4 de dezembro de 2007

Quiseram ver o que vedes

O desejo ardente dos patriarcas pela presença corporal de Jesus Cristo constitui para mim assunto de frequentes meditações. Não consigo pensar nisso sem que lágrimas de vergonha me assomem aos olhos. Porque avalio então o tédio e a sonolência desta época miserável em que vivemos. Recebemos esta graça, o corpo de Cristo é-nos mostrado no altar, mas ninguém de entre nós experimenta tão intensa alegria como o desejo que a simples promessa da Encarnação inspirava aos nossos antepassados…

O Natal está próximo e muitas pessoas apressam-se a celebrá-lo: possam elas rejubilar verdadeiramente com a Natividade, e não com vaidades!

São Bernardo (1091-1153),
monge cisterciense e doutor da Igreja
Sermão 2 sobre o Cântico dos Cânticos

Os três adventos de Cristo

Há três adventos do Senhor, o primeiro é na carne, o segundo na alma, o terceiro, pelo juízo. O primeiro advento deu-se a meio da noite, como está dito nas palavras do evangelho: «A meio da noite ouviu-se um grito: eis o Esposo!» (Mt 25,6). E esse primeiro advento já passou, pois Cristo foi visto na terra e conversou com os homens (Br 3,38).

Estamos agora no tempo do segundo advento, contanto porém que sejamos dignos de Ele vir até nós, pois Ele disse que, se O amamos, virá até nós e em nós estabelecerá a sua morada (Jo 14,23). Este segundo advento de Cristo é portanto para nós uma coisa envolta em alguma incerteza, pois quem, a não ser o Espírito Santo, conhece os que são de Deus? (1 Co 2,11)? Aqueles a quem o desejo das coisas celestes transporta para lá de si mesmos sabem quando Ele virá: porém «não sabem de onde vem nem para onde vai» (Jo 3,8).

Quanto ao seu terceiro advento, é certo que há-de acontecer, mas é incerto quando, pois nada é mais certo do que a morte, e nada é mais incerto do que o dia da morte. «No momento em que falarmos de paz e de segurança, então surgirá a morte, repentina, como as dores do parto das mulheres, e ninguém escapará» (1 Ts 5,3). O primeiro advento foi portanto humilde e escondido, o segundo é misterioso e cheio de amor, o terceiro será magnífico e terrível. No primeiro advento, Cristo foi julgado pelos homens com injustiça; no segundo, fez-nos justiça pela graça, no último, tudo julgará com equidade – Cordeiro no primeiro advento, Leão no último, Amigo cheio de ternura no segundo.

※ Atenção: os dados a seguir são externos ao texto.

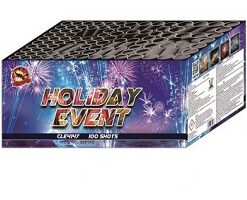 HOLIDAY EVENT 100R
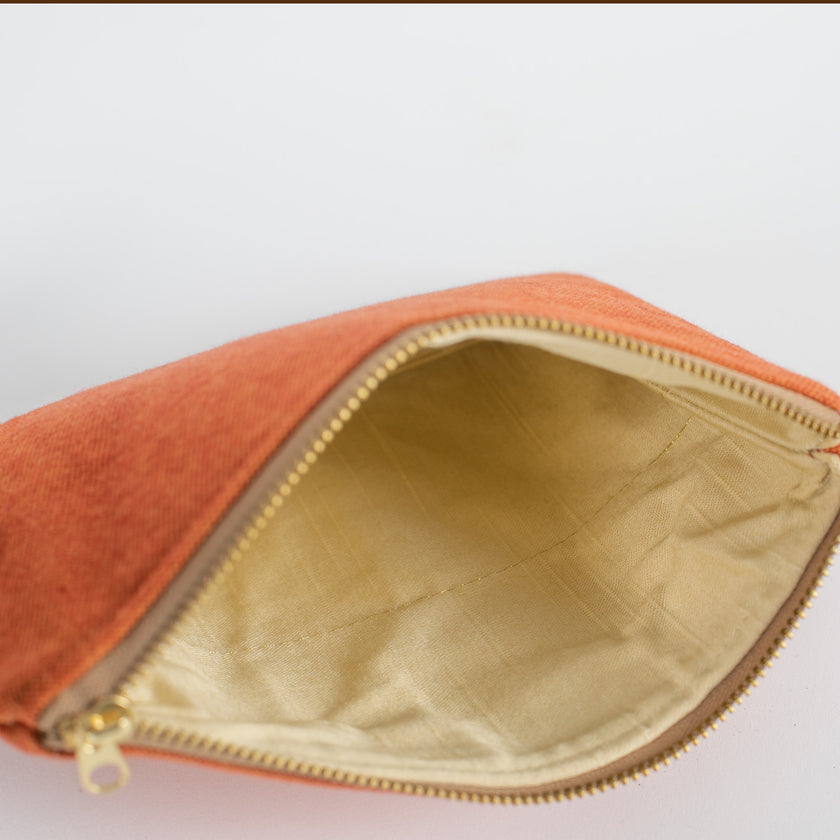 Jeanne Zip Pouch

Pedro de Blois (c. 1130-1211),
arcediago na Inglaterra
(in Ephata 1, pg. 10-11)

2 de dezembro de 2007

Vigiai e orai continuamente

Quem quer orar em paz não terá apenas em consideração o local, mas o tempo. O momento do repouso é o mais favorável e assim que o sono da noite estabelece um silêncio profundo, a oração faz-se mais livre e mais pura (Lam 2,19). Com que segurança a oração sobe na noite, quando só Deus é testemunha, com o anjo que a recebe para a ir apresentar ao altar celeste! Ela é agradável e luminosa, pintada de pudor. Ela é calma, tranquila, já que nenhum barulho, nenhum grito a vem interromper. Ela é pura e sincera, quando o pó das preocupações terrenas não a podem sujar. Não há espectador que possa expô-la à tentação pelos seus elogios ou adulação.

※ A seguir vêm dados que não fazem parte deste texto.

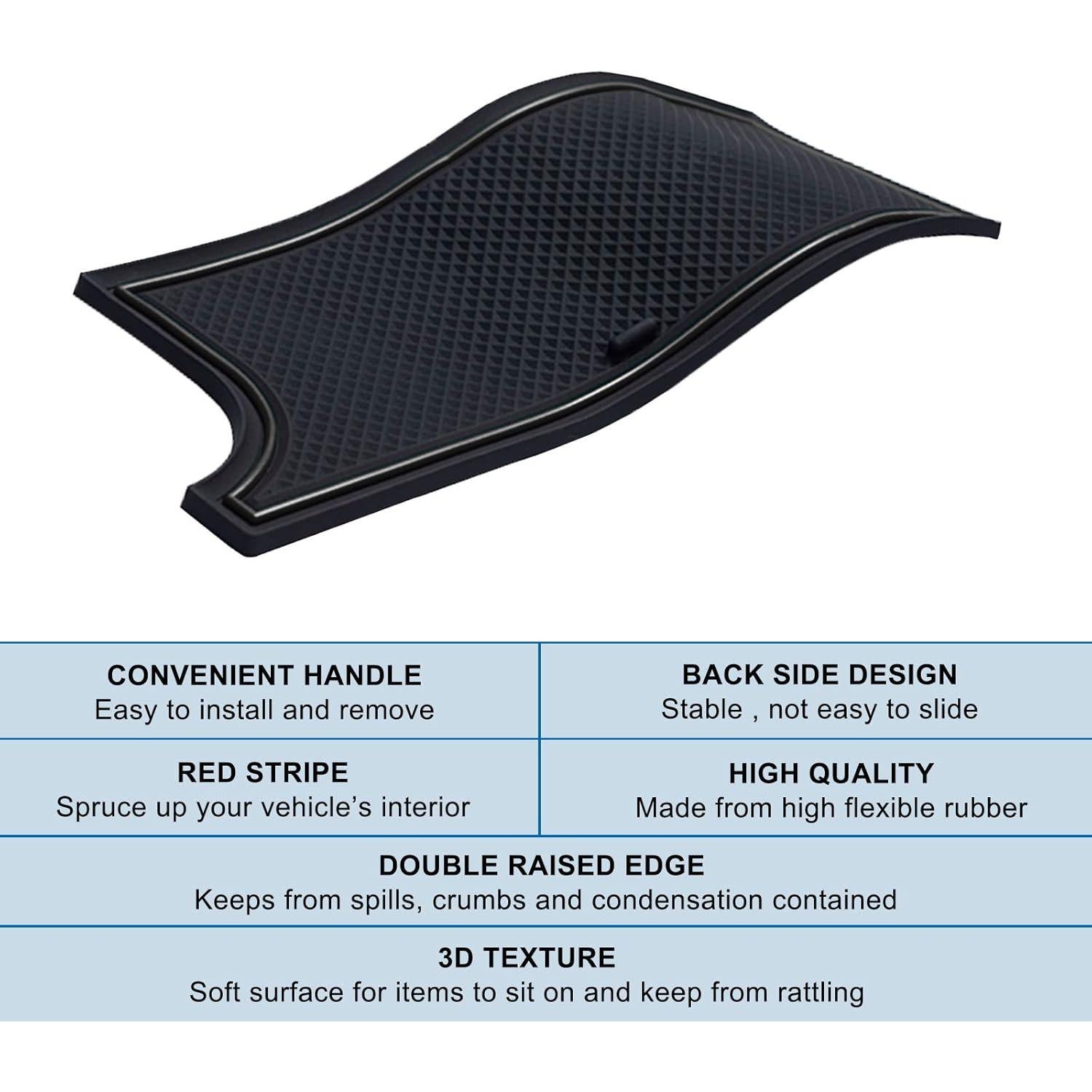 Revestimiento Interior JKCOVER para Toyota Tacoma 2016-2023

É por isso que o Esposo (do Cântico dos Cânticos) agiu com tanta prudência como pudor assim que ela escolheu a solidão noturna do seu quarto para rezar, quer dizer, para procurar o Verbo, porque tudo é um. Tu rezas mal se ao rezar procuras outra coisa que não o Verbo, a Palavra de Deus, ou e tu não pedes que o assunto da tua oração seja relativo ao Verbo. Porque tudo está nele: o remédio para as feridas, o socorro nas tuas necessidades, a melhoria dos teus defeitos, a fonte dos teus progressos, em resumo, tudo o que um homem pode e deve desejar. Não há nenhuma razão para pedir ao Verbo outra coisa que não seja ele próprio, pois que ele é todas as coisas. Se, como é necessário, nós pedimos certos bens concretos, e se, como devemos, nós os desejamos pelo Verbo, são menos essas coisas em si mesmas que nós pedimos, que aquele que é a causa da nossa súplica.